Biologists are not entirely in agreement on exactly where the first life on Earth appeared. It may have evolved on the ocean floor, in shallow rock basins, or from building blocks delivered by asteroid impacts — or perhaps all of the above. We know that all life on Terre needs water to survive, so life probably developed there first. But water alone is not enough to trigger life; it also needs energy.
Today, most living beings draw their energy from metabolize sugars, but these molecules did not exist 3.7 billion years ago when life began to evolve.
So what energy sources were available to help Earth’s first inhabitants appear?
A report: What makes Earth so perfect for life?
During the Hadean eon (regarding 4.6 to 4 billion years ago), Earth was largely an ocean world, with occasional volcanic islands rising out of the water. One theory regarding the origin of life is that ultraviolet (UV) radiation from the sun helped create complex molecules in shallow rock pools on volcanic islands, said Eloi Camprubi-Casas (opens in a new tab)a biologist who studies the origin of life at the University of Texas Rio Grande Valley.
“UV [radiation] is great because it’s so energetic it will generate ionized molecules, making them more reactive “and more likely to combine into the larger, more complex molecules needed to generate the building blocks of life,” Camprubi-Casas said. at CNET. However, “UV radiation generates a problem of breaking down everything you have,” Camprubi-Casas also said. Thus, even if complex molecules were formed, they would also have degraded due to solar radiation.
This is why Camprubi-Casas and his colleagues suspect that the origin of life took place somewhere far from these warm ponds – at the bottom of the sea, where warm, alkaline water mixed with cold and acidic, creating a soup of chemical energy that might have provided a spark for the evolution of life.
Deep below the ocean surface, areas of geothermal activity form at plate boundaries as magma rises from the Earth’s mantle. Cold ocean water seeps through cracks in these warm areas and dissolves the minerals in the rock. As hot water exits cracks and flows into the cold ocean, minerals rush in, forming ‘chimneys’ of organic matter,” Camprubi-Casas explained. This fluid is highly alkaline and contains a lot of hydrogen gas, and during the Hadean the earth’s atmosphere exploded with carbone carbon dioxide, much of which dissolved into the ocean, making the ocean slightly acidic.
When the water from the hydrothermal vents combined with carbon dioxide dissolved in the water, the resulting molecules became “much more chemically active, and you can start adding nitrogen to make amino acids or add nitrogen and oxygen to form the building blocks of ADN“, declared Camprubi-Casas.

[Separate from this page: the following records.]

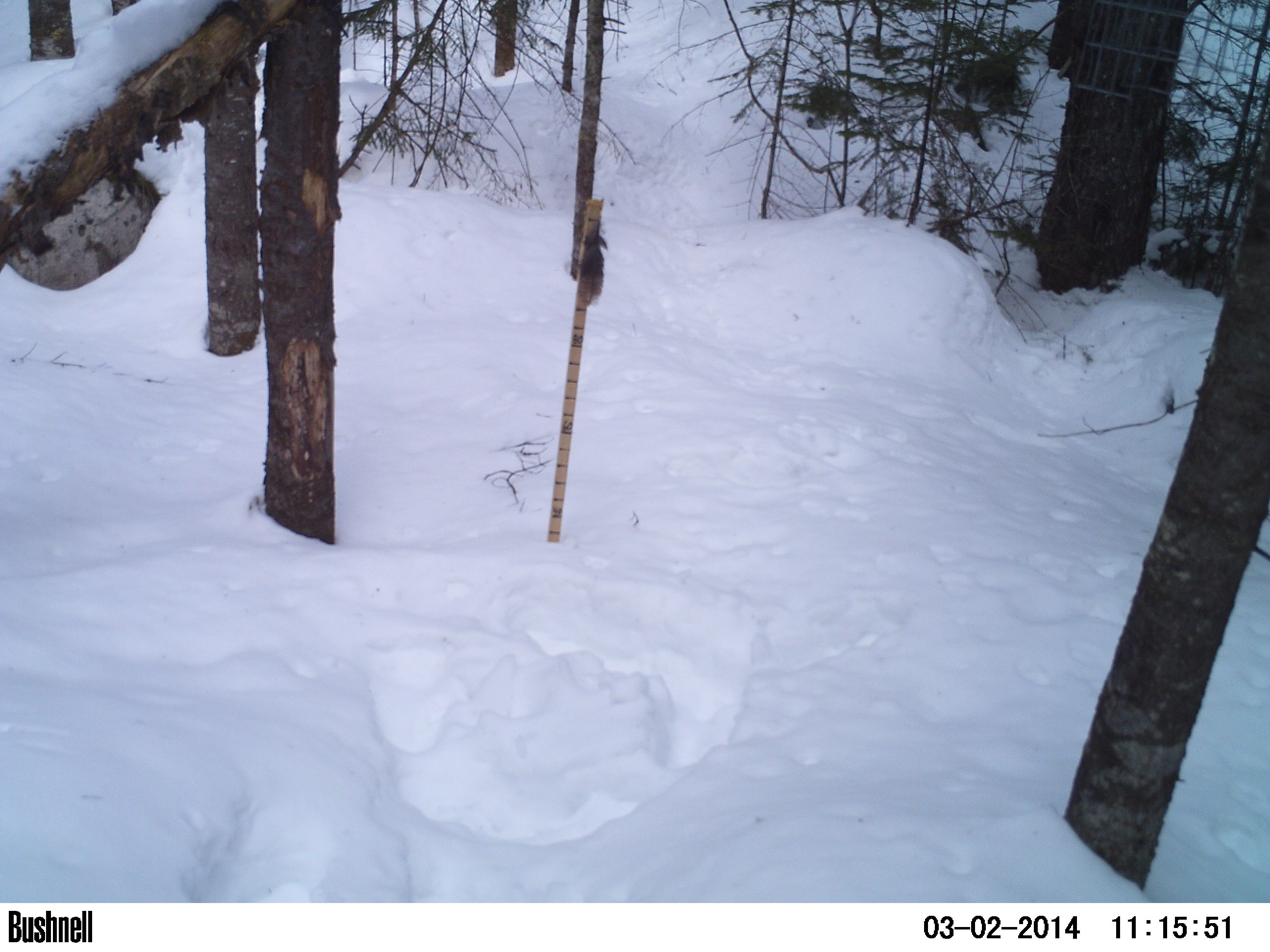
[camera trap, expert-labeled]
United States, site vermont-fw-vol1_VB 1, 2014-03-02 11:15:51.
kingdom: Animalia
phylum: Chordata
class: Mammalia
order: Carnivora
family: Felidae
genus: Lynx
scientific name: Lynx rufus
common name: bobcat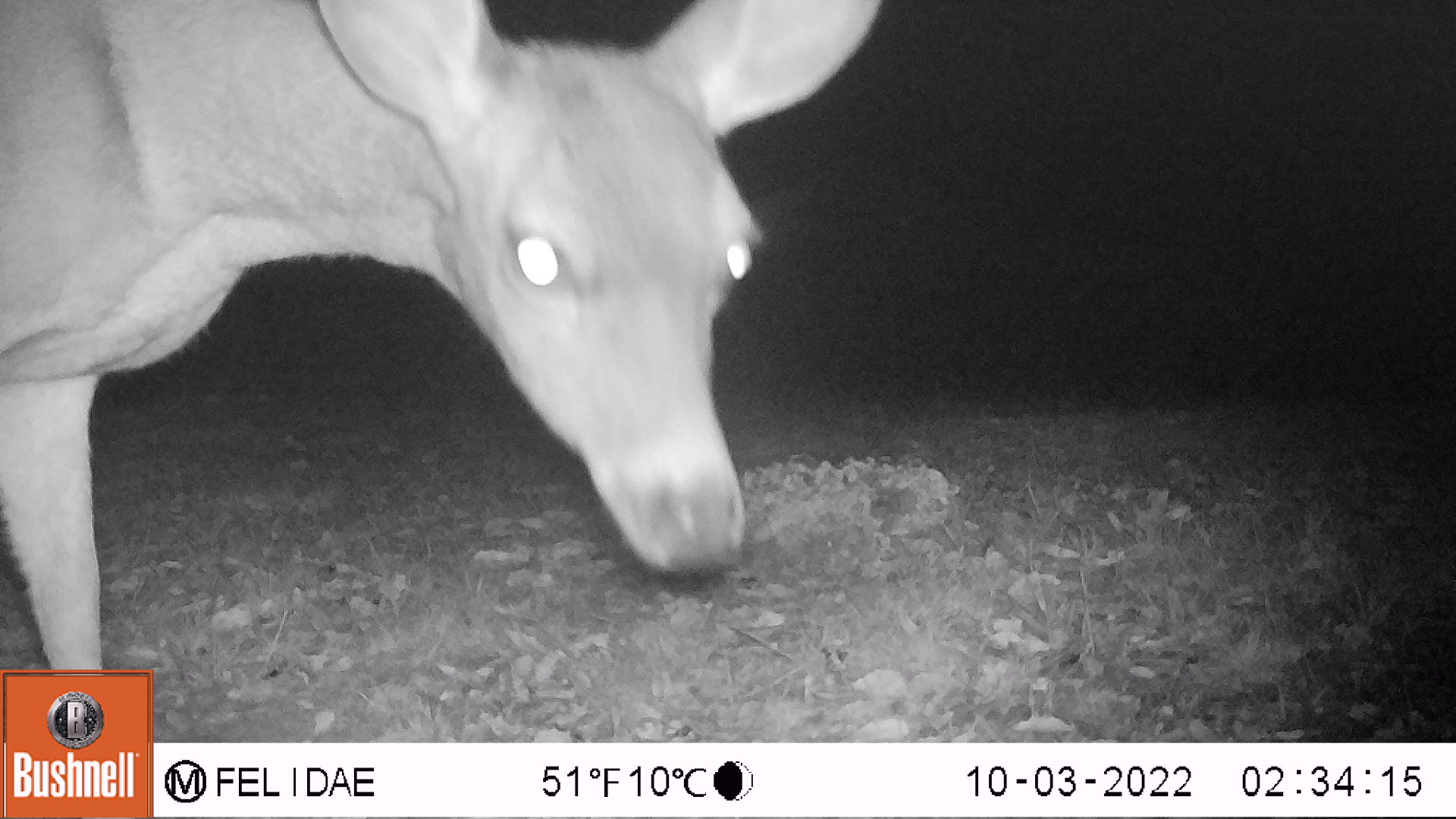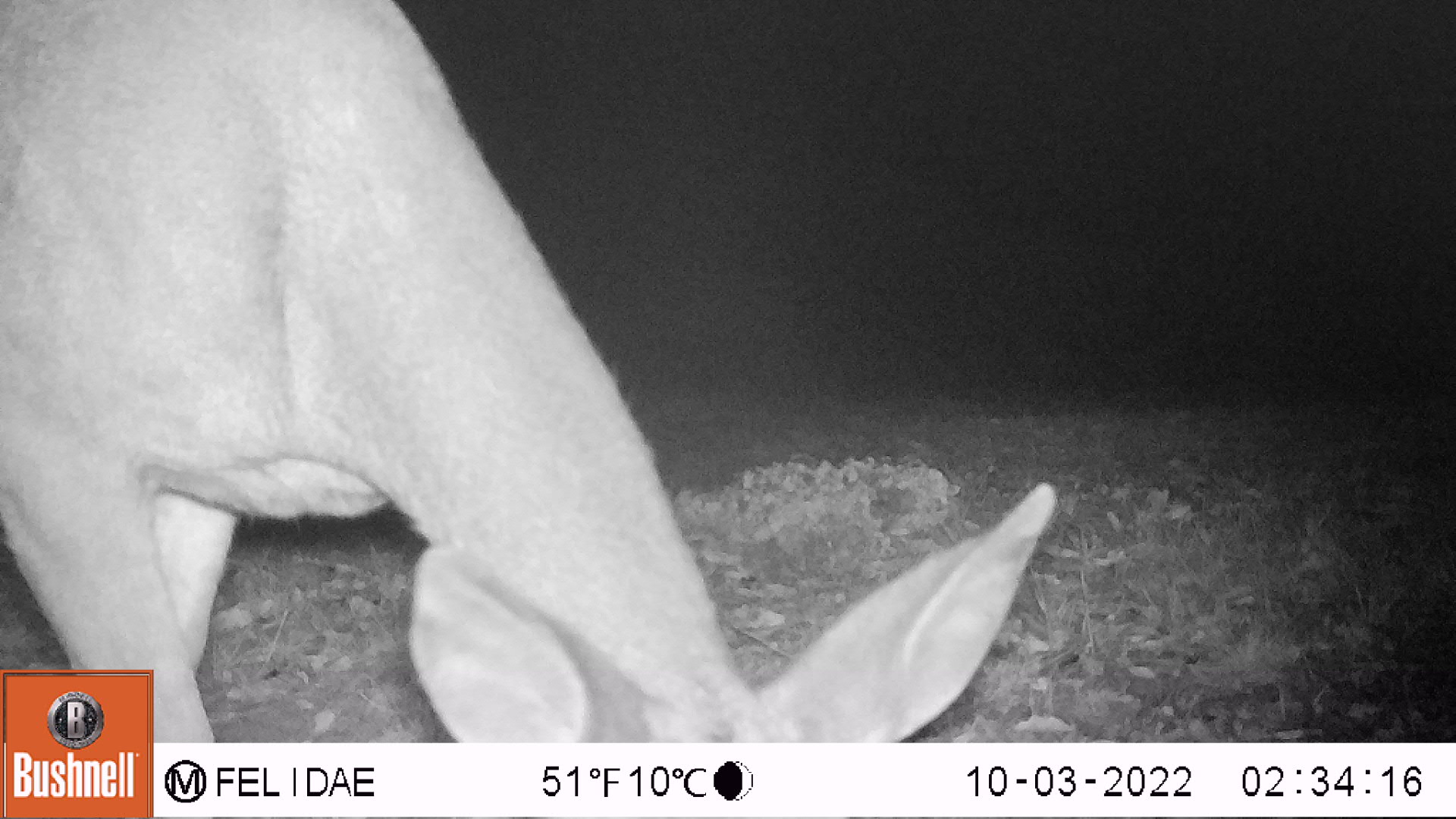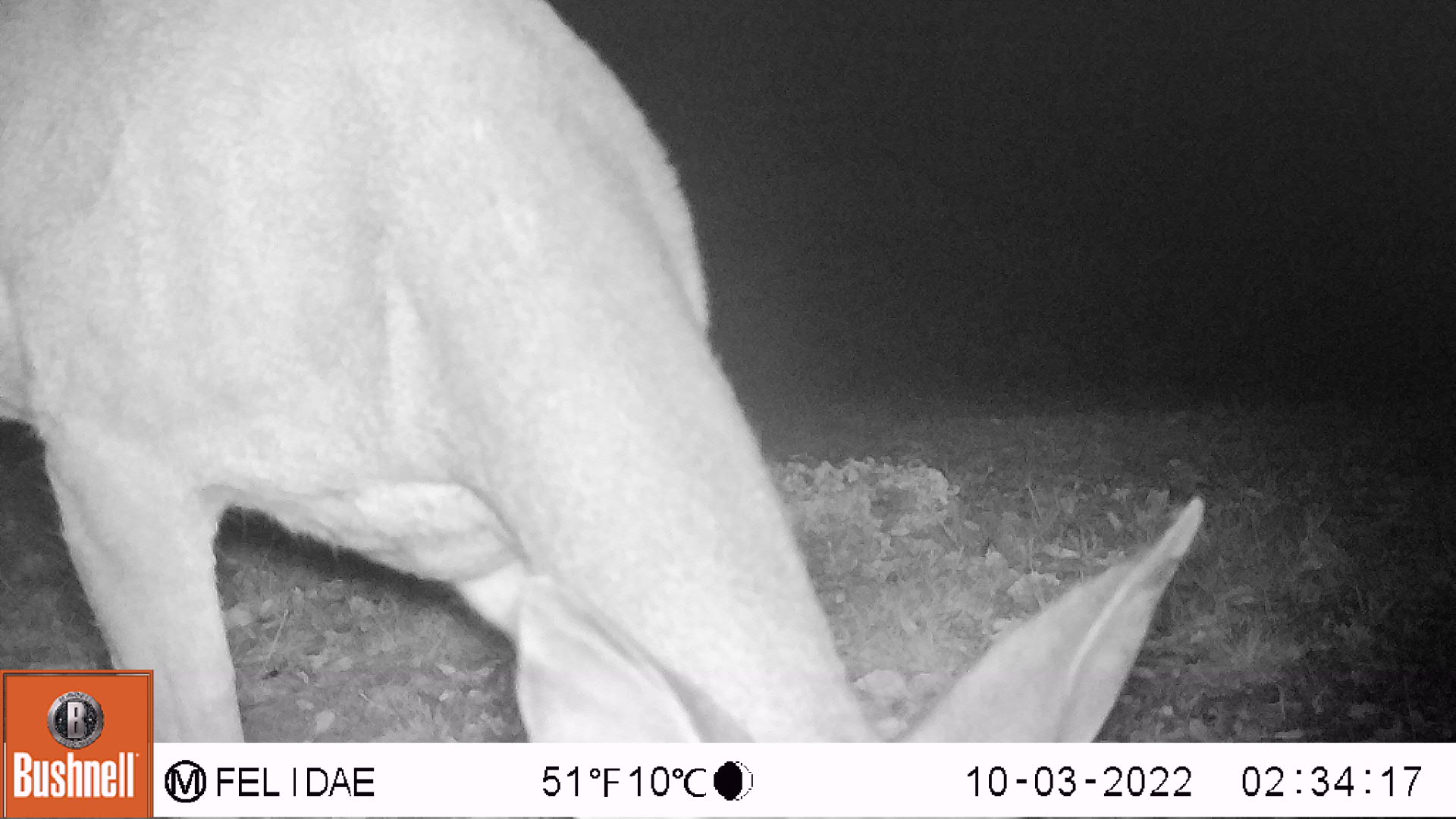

Delivering the Basics of Life from Space
A theory regarding the origin of life on Earth posits that the building blocks of life were provided by asteroid impacts, which were more frequent in the Hadean than they are today. On an asteroid, a layer of ice would have shielded simple sugars and small amino acids — the raw ingredients needed for prebiotic chemistry — from much of the sun’s rays, said Partha Bera (opens in a new tab)researcher at NASA’s Bay Area Environmental Research Institute.
“These bodies are exposed to sunlight for millions of years, and they produce radicals — active ingredients — that can react with each other even at low temperatures,” Bera told CNET. The radicals are atomsmolecules or ions with an extra electron, making them ready to react with anything.
According to this origin of life assumption, when these asteroids hit Earth, the highly reactive molecules would have mixed with other simple molecules in the ocean to create the complex chemistry needed to jump-start life. In this case, the energy source would also have been geothermal heat, Bera said.
Since there are very few (and small) rock samples from this period of Earth’s history, it is impossible to know exactly which source of energy – the sun, geothermal chemistry, or geothermal heat – sparked life. evolution. But laboratory research and much heated debate will help us determine our possible origins.